So de Marmont had spoken this afternoon in the enthusiasm of his youth and of his hero-worship: and since then the great dreamer had continued to weave his dreams! Nothing was lost, nothing could be lost whilst enthusiasm such as that survived in the hearts of the young.

And still wrapped in his dream he sat on, while danger and death and disgrace threatened him on every side. Berthier and Bertrand entreated in vain, in vain tried to drag him away from this solitary place, where any moment a party of Prussians might find and capture him.

Unceremoniously the Prince of Wagram had blown out the flickering light that might have attracted the attention of the pursuers. It was a very elementary precaution, the only one he or Bertrand was able to take. The horses were out in the yard for anyone to see, and the greatest spoil of victory might at any moment fall into the hands of the meanest Prussian soldier out for loot.

But the dreamer still sat on in the gloom, with the pale light of the moon streaming in through the narrow casement window and illumining that marble-like face, rigid and set, that seemed only to live by the glowing eyes—the eyes that looked into the future and the past and heeded not the awful present.

Close on a quarter of an hour went by until at last he jumped to his feet, with the sudden cry of "To Genappe!"

Berthier heaved a sigh of relief and Bertrand hurried out to unfasten the horses.

"You are impatient, Prince," said the Emperor almost gaily, as he strode with a firm step to the door. "You are afraid those cursed Prussians will put the Corsican ogre into a cage and send him at once to His Victorious Bourbon Majesty King Louis XVIII. Not so, my good Berthier, not so. The Star of my Destiny has not yet declined. I've done all the thinking I wanted to do. Now we'll to Genappe, where we'll rally the remnants of our army and then quietly await de Marmont's return with the millions which we want. After that we'll boldly on to Paris and defy my enemies there . . . En avant, Marechal! the Corsican ogre is not in the iron cage yet!"
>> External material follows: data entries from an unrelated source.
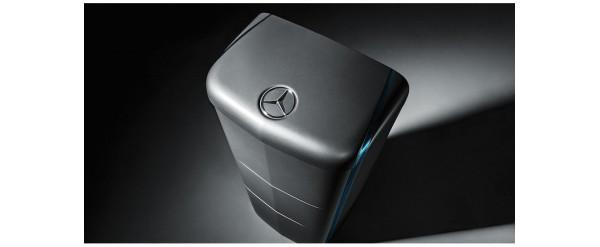 Mercedes Benz se introduce en el mercado de las baterías domésticas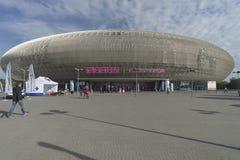 Arena di Tauron a Cracovia, Polonia fotografia stock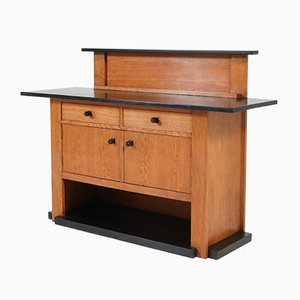 Art Deco Hague School Oak Credenza by J.C. Jansen for L.O.V. Oosterbeek, 1920s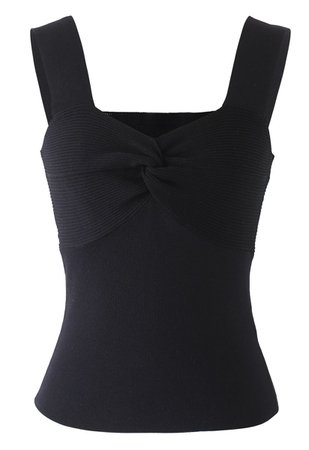 Twist Bust Ribbed Knit Cami Top in Black - Retro, Indie and Unique Fashion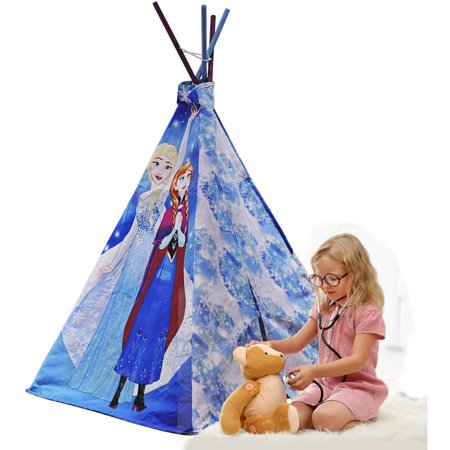 Disney's Frozen Kids Indoor Teepee Play Tent, 1
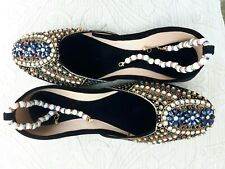 BLACK VELVET  LADIES INDIAN LEATHER WEDDING PARTY  KHUSSA SHOES   SIZE 8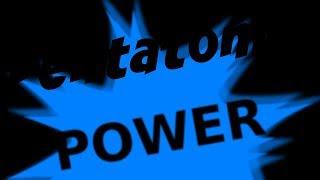"3 blues tricks every guitarist must know ""Pentatonic Power Zone"""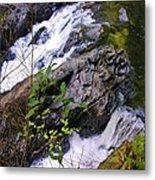 Water Running Down Ledge Metal Print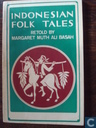 Indonesian Folk tales
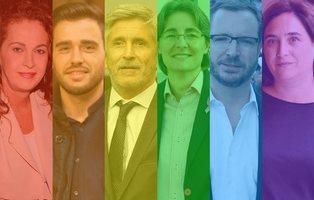 33 políticos españoles LGTB que representan al arcoíris en las instituciones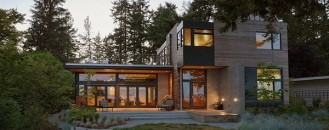 Sustainable Home With Lovely Design Features Near Seattle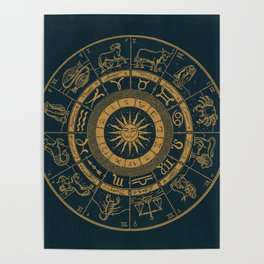 Vintage Zodiac & Astrology Chart   Royal Blue & Gold Poster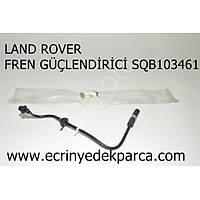 LAND ROVER DÝSCOVERY FREN GÜÇLENDÝRÝCÝ SQB103461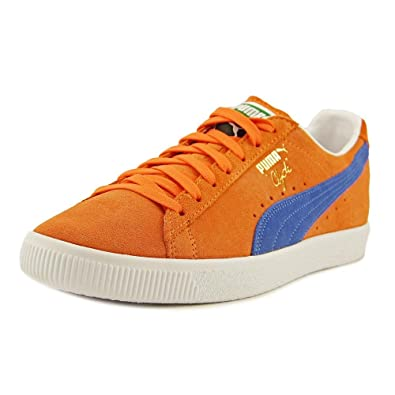 e95049d767b6 PUMA Men s Clyde NYC Vibrant Orange Puma Royal Athletic Shoe  Buy Online at  Low Prices in India - Amazon.in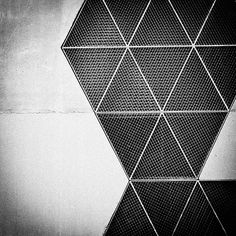| Thomaz Farkas Tribute | on Behance #architecture #photography #thomaz farkas #bw #detail #geometry #construction #exterior #david rico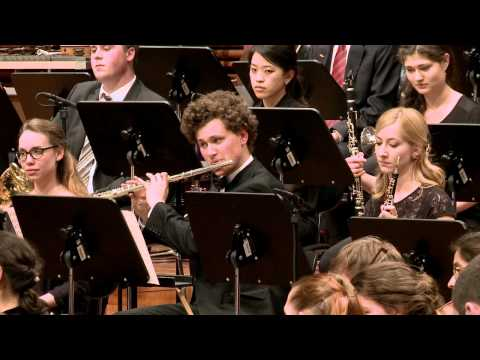 Ludwig van Beethoven - Leonore Overture No. 3 (full)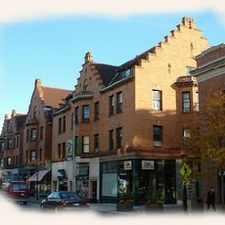 Rental info for Scoville Block in the Oak Park area
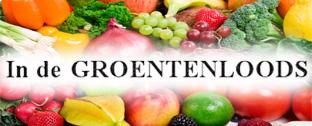 w-groentenloods2
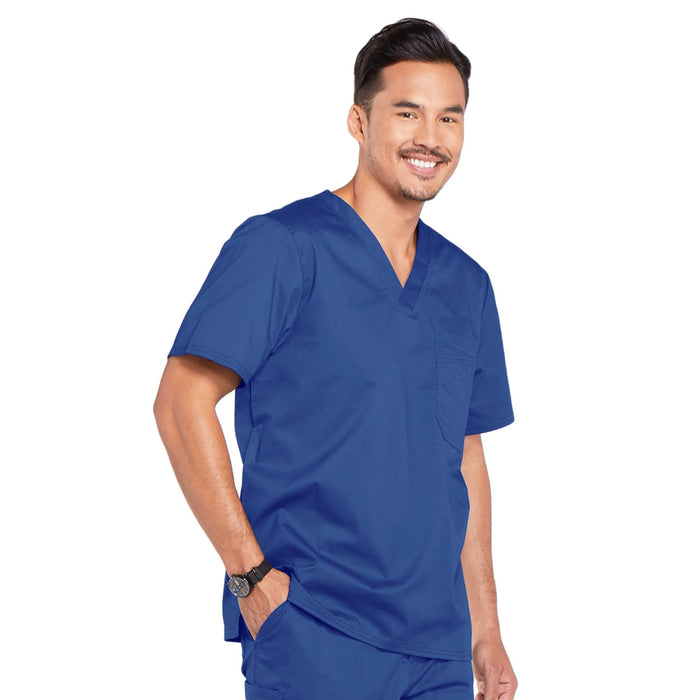 Cherokee Core Stretch 4743 Scrubs Top Men's V-Neck Galaxy Blue 4XL
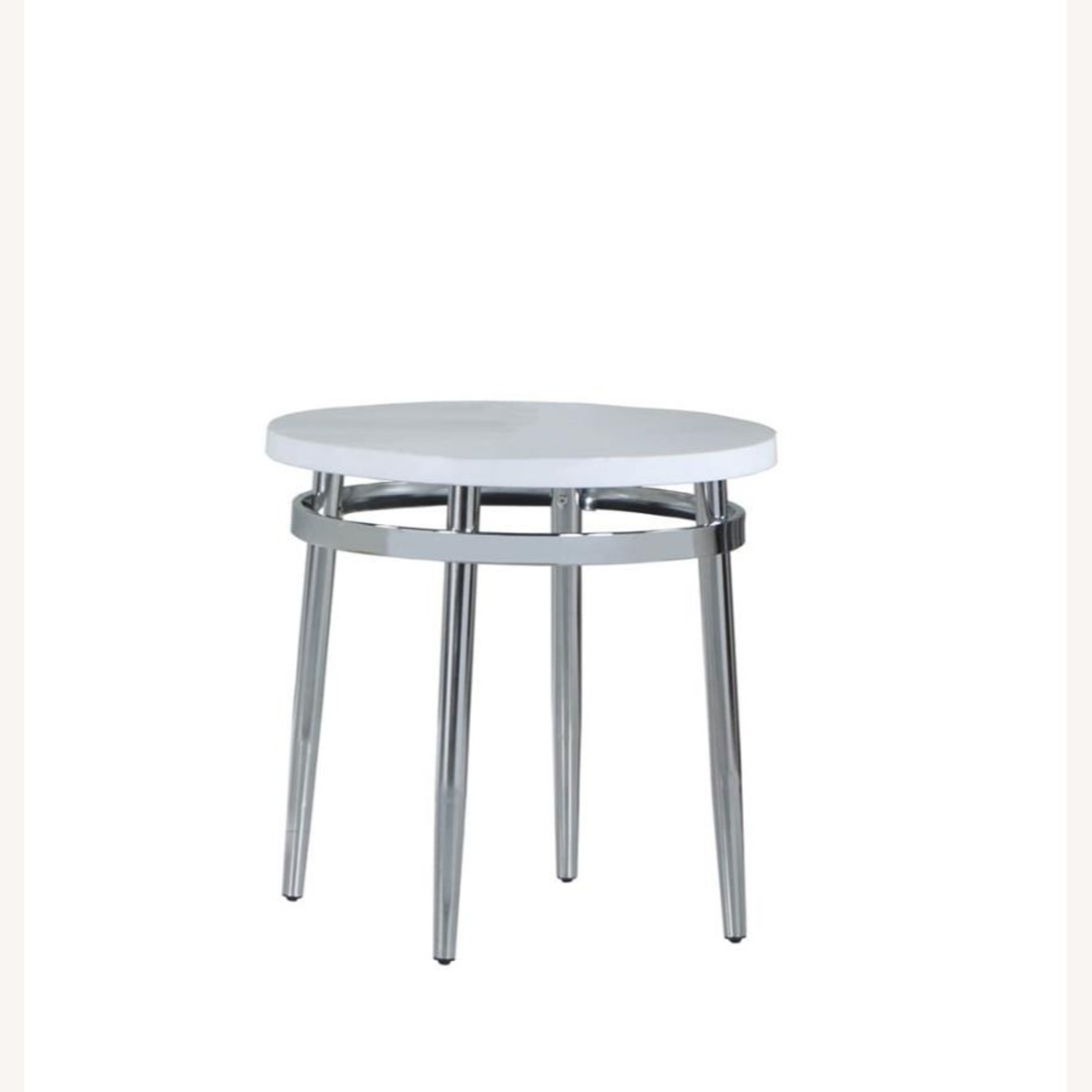 End Table In Faux Carrara Marble Top - image-0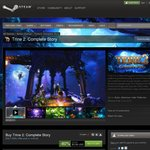 [PC] Steam Daily Deal: Trine 2 Complete Story 80% off - $3.99 USD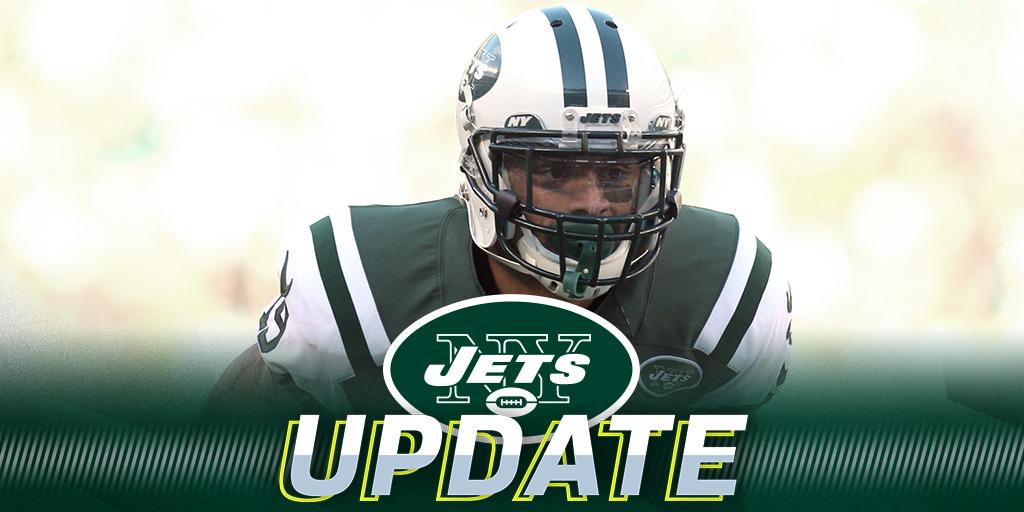 .@nyjets release 2015 second-round pick Devin Smith: https://t.co/G3f1KrZIo0 https://t.co/hOreQ5YrQ5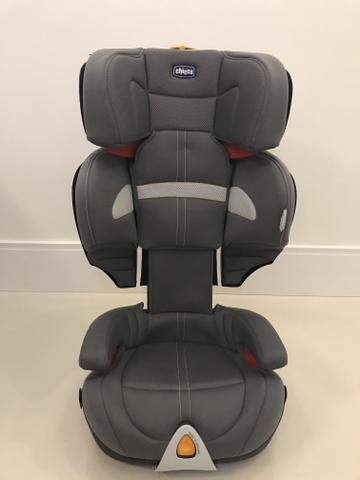Cadeira para auto Chicco Oasys 2-3 evolution - elegance 15kg - 36kg - Foto 6
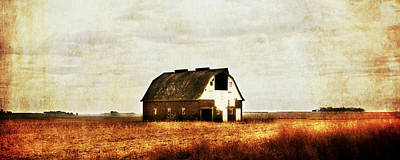 Fall Scenes Photograph - Built To Last by Julie Hamilton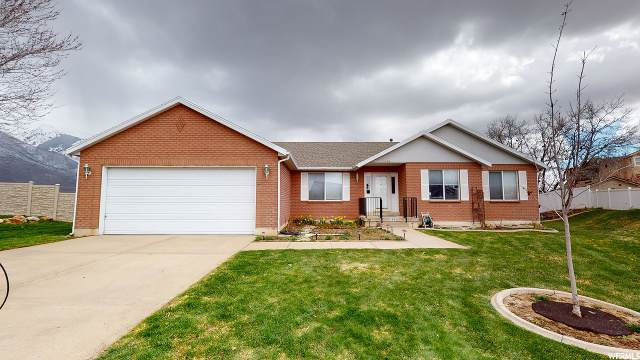 1884 E 2825 N, Layton, UT 84040 (MLS #1665694) :: Lawson Real Estate Team - Engel & Völkers
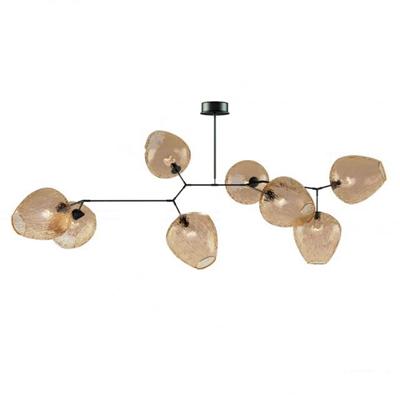 现代龟裂纹玻璃吊灯3d模型【ID:57173588】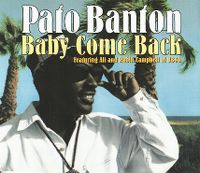 Cover Pato Banton feat. Ali and Robin Campbell - Baby Come Back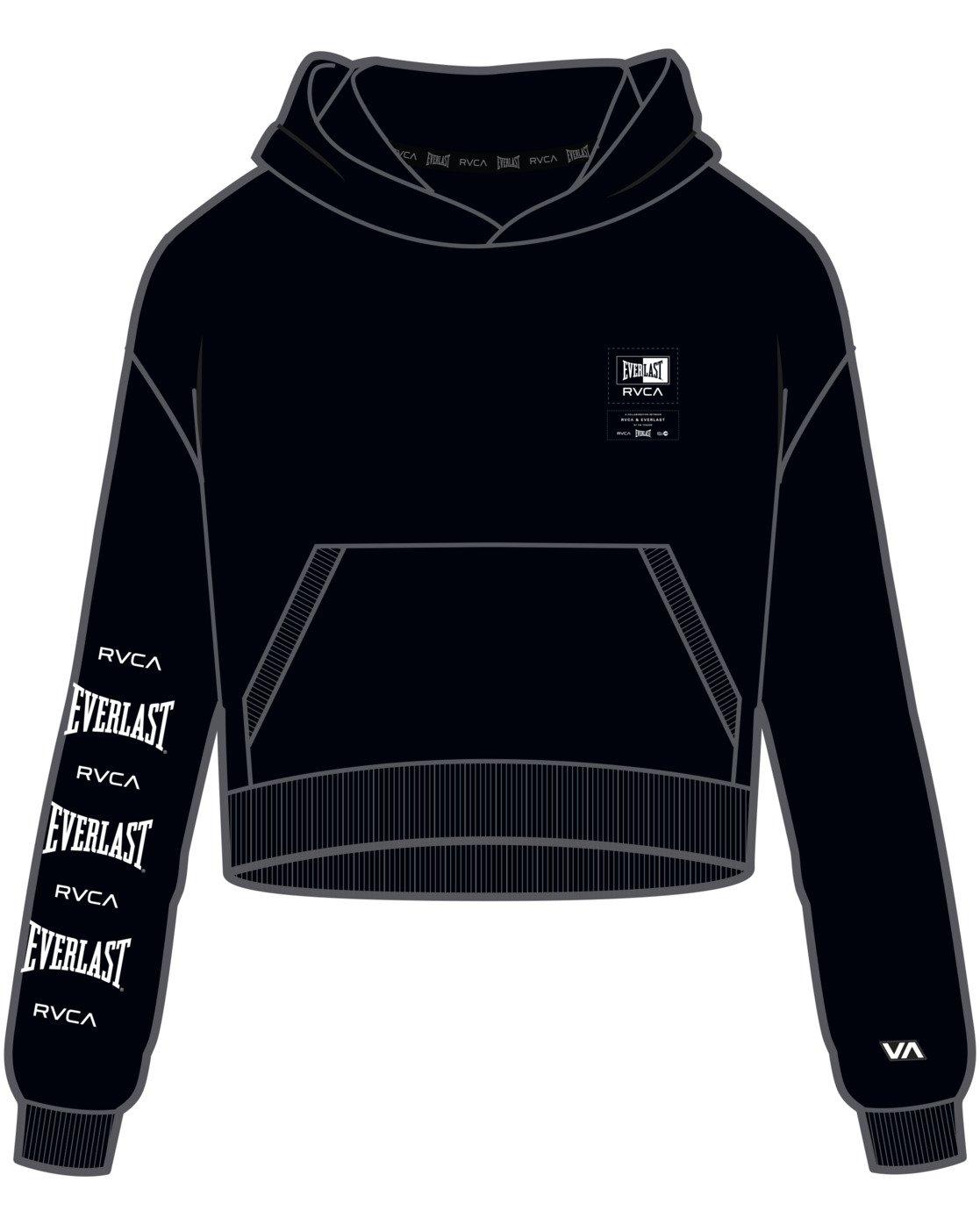 9 Everlast Sport - Hoodie for Women Black U4HOEBRVF0 RVCA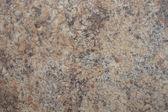 Textura de granito — Foto de Stock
Outside Bertrand was holding his stirrup for him. He swung himself lightly in the saddle and turned out of the farmyard gate into the open, throwing back his head and sniffing the storm-laden air as if he was about to lead his army to one of his victorious charges. Not waiting to see how close the other two men followed him, he put his horse at once at a gallop.

He rode on—never pausing—never looking round even on that gigantic desolation which the cold light of the moon weirdly and fitfully revealed—his mind was fixed upon a fresh throw on the gaming table of the world.

Overhead the storm-driven clouds chased one another with unflagging fury across the moonlit sky, now obscuring, now revealing that gigantic dissolution of the Grand Army, so like the melting of ice and frost under the fierce kiss of the sun.

More than men in an attack, less than women in a retreat, the finest cavalry Europe had ever seen was flying like sand before the wind: but the somnambulist rode on in his sleep, forgetting that on these vast and billowing fields twenty-six thousand gallant French heroes had died for the sake of his dreams.

Bertrand and the Prince of Wagram followed—gloomy and silent—they knew that all suggestions would be useless, all saner advice remain unheeded. Besides, de Marmont had gone, and after all, what did it all matter? What did anything matter, now that Empire, glory, hope, everything were irretrievably lost?

And in faithful Bertrand's deep-set eyes there came a strange, far-off look, almost of premonition, as if in his mind he could already see that lonely island rock in the Atlantic, and the great gambler there, eating out his heart with vain and bitter regrets.

II

But de Marmont had never had any doubts, never any forebodings: he only had boundless faith in his hero and boundless enthusiasm for his cause. Accustomed to handle money since early manhood, owner of a vast fortune which he had administered himself with no mean skill, he had no doubt that the Emperor's scheme for manufacturing a few millions in a wild gamble on the Stock Exchange was not only feasible but certain of success.

Undoubtedly the false news of Wellington's defeat would reach London to-morrow, as it had already reached Paris and Brussels. The panic in the money market was a foregone conclusion: the quick rise in prices when the truth became known was equally certain. It only meant forestalling the arrival of Wellington's despatches in London by four and twenty hours, and one million would make fifty during that time.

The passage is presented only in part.